**Passage to read**

....................

The following statement on Proposed Moratorium of Community Solar in Agricultural Land was provided to the Carroll County Observer from Carroll County Commissioner Joe Vigliotti (District 1):
The moratorium proposed before us is an issue that this Board has approached with the utmost seriousness, for it involves questions of property rights and community integrity, of agriculture and energy, of the environment and economics, and the past and future of our County. And so it is appropriate that time and care have been taken in their consideration.
So given, and with respect for the citizens of the County, the arguments I am about to make will be at length; and they are not to be taken as a negative reflection on anyone who helped to compose the amendment in question, for I know it was crafted with the best of intent, and the best information available at the time; and I, myself, am far, far from perfect.
When Carroll County was gathered and founded in 1837, it was, in part, to ensure that those who lived well beyond the cities of Baltimore and Frederick might have a seat of government and a judiciary closer to home. Farms and small towns were folded into the rural landscape as God made it, and agriculture was central to the County’s existence. It was with great care that our County was established, and that legacy still resonates now – as the debate about community solar developments in agricultural zones has demonstrated.
Since the moratorium was proposed, we have heard from those on all sides of the issue. I am grateful that so many have responded to articulate where they stand, and that most of those who have responded have done so in a respectful way. While some would have us believe that there is some easily identifiable divide, here, there is not. To take one crucial example, we have heard from farmers both for and against the solar development of agricultural land. Only when it comes to developers do we find a distinction, that all of them are in favor.

....................

**Material shown**
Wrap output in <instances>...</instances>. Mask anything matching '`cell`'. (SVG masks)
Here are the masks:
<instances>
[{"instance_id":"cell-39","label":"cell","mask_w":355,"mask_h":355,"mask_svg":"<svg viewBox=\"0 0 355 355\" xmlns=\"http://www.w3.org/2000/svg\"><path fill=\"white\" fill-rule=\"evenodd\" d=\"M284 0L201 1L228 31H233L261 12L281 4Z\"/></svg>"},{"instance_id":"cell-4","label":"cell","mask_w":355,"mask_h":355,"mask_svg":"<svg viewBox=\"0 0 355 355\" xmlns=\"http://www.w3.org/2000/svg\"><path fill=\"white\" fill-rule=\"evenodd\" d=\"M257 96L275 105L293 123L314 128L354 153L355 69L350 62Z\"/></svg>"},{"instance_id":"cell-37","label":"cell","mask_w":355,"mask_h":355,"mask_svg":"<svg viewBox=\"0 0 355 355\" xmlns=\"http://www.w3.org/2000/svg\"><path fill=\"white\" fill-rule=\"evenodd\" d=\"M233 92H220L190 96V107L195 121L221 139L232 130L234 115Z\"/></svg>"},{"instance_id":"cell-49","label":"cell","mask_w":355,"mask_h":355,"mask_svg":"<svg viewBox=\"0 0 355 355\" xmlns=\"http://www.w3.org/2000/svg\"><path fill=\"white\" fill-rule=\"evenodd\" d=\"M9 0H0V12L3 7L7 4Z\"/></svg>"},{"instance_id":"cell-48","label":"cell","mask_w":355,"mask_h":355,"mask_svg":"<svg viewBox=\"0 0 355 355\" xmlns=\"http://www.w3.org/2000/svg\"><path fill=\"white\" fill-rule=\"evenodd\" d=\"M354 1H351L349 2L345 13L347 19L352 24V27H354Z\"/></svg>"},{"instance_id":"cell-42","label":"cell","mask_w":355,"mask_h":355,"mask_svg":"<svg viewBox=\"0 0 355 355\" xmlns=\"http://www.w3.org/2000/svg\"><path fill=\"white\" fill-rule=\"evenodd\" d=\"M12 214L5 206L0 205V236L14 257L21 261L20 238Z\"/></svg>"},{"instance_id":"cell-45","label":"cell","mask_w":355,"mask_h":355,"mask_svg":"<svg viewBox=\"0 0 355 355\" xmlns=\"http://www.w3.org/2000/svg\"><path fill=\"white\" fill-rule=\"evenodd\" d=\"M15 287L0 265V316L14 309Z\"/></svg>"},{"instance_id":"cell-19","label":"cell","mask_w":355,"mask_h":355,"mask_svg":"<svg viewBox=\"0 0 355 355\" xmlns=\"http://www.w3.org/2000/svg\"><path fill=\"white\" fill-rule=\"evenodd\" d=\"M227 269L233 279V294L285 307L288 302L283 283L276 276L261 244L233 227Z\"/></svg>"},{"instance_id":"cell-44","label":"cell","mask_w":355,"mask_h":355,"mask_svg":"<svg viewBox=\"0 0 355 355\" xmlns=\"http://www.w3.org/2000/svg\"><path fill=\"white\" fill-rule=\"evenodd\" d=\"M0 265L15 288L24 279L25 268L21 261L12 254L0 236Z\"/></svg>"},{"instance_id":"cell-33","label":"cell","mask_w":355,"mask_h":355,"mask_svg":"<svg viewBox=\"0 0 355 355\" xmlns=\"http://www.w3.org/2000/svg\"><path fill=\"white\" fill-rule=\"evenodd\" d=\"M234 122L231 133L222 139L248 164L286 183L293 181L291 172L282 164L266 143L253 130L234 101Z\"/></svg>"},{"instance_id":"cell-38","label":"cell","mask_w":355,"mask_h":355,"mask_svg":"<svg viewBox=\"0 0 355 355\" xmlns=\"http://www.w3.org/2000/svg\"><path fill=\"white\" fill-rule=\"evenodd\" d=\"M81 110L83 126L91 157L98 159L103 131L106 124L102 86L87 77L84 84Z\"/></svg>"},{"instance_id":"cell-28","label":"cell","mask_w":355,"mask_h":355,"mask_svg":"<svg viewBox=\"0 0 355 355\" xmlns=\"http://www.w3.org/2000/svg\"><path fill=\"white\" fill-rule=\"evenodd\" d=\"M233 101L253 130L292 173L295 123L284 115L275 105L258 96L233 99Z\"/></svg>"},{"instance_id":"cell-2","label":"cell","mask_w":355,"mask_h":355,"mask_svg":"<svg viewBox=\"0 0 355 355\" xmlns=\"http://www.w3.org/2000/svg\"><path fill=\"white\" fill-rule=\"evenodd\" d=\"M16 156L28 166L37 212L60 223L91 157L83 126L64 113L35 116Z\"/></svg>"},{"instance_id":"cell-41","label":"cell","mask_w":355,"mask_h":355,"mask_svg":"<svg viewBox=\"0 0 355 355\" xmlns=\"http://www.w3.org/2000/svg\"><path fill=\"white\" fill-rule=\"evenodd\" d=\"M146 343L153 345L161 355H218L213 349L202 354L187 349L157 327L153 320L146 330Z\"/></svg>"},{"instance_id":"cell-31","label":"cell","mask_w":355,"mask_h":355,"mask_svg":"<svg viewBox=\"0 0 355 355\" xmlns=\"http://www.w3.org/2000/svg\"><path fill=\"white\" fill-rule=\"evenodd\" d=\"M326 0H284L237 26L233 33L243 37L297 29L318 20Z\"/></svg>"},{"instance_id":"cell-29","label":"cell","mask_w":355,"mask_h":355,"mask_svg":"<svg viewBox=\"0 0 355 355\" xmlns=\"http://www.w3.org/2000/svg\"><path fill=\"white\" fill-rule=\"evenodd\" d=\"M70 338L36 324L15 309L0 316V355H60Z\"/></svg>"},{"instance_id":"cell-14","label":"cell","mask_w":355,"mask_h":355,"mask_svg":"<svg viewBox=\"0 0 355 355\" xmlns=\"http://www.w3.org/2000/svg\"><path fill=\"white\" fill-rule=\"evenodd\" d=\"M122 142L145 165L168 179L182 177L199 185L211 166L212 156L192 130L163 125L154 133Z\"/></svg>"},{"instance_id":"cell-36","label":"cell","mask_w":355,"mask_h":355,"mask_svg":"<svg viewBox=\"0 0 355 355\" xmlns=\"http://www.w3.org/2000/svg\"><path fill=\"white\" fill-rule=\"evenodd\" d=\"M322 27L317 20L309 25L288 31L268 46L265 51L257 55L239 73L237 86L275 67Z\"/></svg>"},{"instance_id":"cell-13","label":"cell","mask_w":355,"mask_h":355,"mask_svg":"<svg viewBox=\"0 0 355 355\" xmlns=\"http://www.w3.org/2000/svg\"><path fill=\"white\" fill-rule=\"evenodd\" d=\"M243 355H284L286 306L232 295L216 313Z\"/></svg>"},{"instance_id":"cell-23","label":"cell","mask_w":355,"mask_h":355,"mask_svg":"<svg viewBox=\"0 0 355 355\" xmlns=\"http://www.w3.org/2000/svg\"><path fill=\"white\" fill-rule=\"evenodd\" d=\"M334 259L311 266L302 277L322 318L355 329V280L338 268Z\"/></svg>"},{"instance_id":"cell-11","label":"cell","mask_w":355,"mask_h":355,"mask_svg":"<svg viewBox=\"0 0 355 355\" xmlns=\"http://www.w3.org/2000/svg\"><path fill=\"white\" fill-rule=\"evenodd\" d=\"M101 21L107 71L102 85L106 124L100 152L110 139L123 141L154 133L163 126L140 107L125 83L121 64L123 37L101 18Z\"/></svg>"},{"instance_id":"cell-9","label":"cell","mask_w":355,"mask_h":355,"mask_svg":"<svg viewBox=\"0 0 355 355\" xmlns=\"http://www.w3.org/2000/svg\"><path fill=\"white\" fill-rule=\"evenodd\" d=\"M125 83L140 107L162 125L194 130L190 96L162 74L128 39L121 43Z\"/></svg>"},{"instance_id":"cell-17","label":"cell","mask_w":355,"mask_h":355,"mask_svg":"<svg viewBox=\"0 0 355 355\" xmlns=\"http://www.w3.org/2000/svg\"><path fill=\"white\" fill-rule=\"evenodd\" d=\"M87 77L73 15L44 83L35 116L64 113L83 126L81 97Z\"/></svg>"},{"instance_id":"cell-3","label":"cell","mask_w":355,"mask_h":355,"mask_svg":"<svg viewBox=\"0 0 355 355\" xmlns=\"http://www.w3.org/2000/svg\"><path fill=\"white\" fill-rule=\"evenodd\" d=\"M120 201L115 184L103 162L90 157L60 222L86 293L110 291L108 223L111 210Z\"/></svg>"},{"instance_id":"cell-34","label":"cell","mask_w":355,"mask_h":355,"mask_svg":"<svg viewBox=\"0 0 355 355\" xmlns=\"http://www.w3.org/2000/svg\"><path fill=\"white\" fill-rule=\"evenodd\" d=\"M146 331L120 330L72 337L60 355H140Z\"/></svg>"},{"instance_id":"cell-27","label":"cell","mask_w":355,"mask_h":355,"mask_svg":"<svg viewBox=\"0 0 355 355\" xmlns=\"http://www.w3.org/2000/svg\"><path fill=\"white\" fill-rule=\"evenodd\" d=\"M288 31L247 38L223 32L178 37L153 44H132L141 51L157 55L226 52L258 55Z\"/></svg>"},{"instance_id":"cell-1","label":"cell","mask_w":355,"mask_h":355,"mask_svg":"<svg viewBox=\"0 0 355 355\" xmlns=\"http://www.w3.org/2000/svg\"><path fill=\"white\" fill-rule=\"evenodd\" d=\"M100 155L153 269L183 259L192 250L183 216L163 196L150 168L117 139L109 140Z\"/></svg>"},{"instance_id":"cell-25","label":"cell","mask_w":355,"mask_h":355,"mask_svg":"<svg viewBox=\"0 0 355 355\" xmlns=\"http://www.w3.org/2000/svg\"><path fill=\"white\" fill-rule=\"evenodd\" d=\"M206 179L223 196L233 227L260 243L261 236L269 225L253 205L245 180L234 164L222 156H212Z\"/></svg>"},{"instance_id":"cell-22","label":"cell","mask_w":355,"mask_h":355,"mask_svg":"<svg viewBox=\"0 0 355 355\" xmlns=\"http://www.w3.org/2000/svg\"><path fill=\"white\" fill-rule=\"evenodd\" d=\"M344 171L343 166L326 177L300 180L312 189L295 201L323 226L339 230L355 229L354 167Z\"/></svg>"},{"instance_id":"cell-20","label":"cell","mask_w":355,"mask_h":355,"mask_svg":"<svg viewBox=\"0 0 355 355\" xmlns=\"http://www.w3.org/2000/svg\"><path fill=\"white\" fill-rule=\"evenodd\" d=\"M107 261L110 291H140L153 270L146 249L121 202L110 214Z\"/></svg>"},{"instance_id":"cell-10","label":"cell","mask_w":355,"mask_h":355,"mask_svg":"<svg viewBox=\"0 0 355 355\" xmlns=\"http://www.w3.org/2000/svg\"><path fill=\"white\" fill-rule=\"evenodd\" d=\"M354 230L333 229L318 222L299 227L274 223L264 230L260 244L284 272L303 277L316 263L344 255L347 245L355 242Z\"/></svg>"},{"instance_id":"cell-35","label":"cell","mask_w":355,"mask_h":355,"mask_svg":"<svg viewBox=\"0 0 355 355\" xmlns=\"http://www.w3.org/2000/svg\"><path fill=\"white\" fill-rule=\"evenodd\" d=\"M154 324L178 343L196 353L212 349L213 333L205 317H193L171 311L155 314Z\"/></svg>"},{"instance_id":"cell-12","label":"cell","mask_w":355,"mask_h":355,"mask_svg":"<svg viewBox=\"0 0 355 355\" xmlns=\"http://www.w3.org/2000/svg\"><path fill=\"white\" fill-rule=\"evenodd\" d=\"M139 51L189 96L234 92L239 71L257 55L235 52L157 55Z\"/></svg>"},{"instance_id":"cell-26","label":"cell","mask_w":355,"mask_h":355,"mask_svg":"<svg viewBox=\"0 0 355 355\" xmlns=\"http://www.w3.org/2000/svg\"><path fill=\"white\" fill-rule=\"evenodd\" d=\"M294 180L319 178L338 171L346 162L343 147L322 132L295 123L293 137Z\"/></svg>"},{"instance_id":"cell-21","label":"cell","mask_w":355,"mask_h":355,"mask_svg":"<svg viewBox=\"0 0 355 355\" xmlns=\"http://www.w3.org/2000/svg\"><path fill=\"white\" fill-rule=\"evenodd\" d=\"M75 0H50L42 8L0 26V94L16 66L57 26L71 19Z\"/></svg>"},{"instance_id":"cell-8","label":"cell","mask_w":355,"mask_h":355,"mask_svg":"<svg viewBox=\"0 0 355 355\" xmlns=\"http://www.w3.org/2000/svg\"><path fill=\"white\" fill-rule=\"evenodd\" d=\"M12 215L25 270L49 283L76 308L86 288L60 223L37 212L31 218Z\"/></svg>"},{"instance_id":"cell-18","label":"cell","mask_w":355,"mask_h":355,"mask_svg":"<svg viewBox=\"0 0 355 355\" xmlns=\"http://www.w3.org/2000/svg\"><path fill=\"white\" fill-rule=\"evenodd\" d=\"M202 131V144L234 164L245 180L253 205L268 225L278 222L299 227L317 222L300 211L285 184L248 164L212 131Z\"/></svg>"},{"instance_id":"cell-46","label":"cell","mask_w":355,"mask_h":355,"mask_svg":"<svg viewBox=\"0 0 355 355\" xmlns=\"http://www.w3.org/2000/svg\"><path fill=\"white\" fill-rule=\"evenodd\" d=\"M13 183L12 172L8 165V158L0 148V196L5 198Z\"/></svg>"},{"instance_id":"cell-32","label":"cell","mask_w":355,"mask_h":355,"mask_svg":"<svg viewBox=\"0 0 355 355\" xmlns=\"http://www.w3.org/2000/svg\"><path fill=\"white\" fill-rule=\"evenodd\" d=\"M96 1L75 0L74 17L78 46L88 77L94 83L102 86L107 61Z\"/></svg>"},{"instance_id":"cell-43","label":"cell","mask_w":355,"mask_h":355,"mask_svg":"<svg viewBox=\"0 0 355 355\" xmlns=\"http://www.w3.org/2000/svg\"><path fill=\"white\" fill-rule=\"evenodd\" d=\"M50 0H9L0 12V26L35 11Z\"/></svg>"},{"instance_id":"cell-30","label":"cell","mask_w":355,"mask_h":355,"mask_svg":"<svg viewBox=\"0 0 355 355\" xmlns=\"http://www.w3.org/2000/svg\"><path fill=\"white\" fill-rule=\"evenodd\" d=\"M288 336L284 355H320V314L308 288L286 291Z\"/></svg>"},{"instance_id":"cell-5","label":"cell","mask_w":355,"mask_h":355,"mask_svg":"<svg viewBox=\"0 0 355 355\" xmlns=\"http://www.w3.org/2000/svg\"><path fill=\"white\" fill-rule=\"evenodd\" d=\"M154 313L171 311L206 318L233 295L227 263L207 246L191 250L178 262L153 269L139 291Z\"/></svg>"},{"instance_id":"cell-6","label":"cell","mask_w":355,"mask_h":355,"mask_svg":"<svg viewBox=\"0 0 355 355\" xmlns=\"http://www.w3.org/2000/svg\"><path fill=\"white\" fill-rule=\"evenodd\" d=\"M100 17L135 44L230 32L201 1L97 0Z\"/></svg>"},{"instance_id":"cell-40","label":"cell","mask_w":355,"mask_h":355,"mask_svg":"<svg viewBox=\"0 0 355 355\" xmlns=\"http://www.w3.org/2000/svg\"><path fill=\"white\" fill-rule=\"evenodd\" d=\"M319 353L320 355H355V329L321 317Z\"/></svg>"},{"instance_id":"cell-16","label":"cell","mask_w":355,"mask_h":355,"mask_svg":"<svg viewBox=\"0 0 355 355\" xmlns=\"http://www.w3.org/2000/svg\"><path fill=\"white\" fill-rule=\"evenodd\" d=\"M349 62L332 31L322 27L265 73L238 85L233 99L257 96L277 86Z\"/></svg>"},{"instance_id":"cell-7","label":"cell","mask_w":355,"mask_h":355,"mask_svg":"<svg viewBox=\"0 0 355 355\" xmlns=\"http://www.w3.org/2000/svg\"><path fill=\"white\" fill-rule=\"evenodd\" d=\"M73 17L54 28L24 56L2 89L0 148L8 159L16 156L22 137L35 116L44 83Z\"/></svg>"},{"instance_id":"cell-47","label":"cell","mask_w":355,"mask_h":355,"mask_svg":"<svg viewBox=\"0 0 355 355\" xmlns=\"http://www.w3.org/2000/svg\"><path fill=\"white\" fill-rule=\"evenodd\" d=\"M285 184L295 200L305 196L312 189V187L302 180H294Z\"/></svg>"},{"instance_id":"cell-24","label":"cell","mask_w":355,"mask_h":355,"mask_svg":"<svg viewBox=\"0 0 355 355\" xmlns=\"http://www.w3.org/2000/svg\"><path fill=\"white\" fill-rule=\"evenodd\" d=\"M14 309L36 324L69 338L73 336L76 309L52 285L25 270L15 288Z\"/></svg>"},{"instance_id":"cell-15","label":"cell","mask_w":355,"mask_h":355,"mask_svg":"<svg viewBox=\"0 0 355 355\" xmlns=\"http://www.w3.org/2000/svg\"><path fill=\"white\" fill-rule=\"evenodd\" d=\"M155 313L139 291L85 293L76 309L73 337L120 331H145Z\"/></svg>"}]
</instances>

....................

According to the solar statement, which group is entirely in favor of solar development on agricultural land? Please rely on the solar statement alone.

**Reply**
Developers are all in favor of it.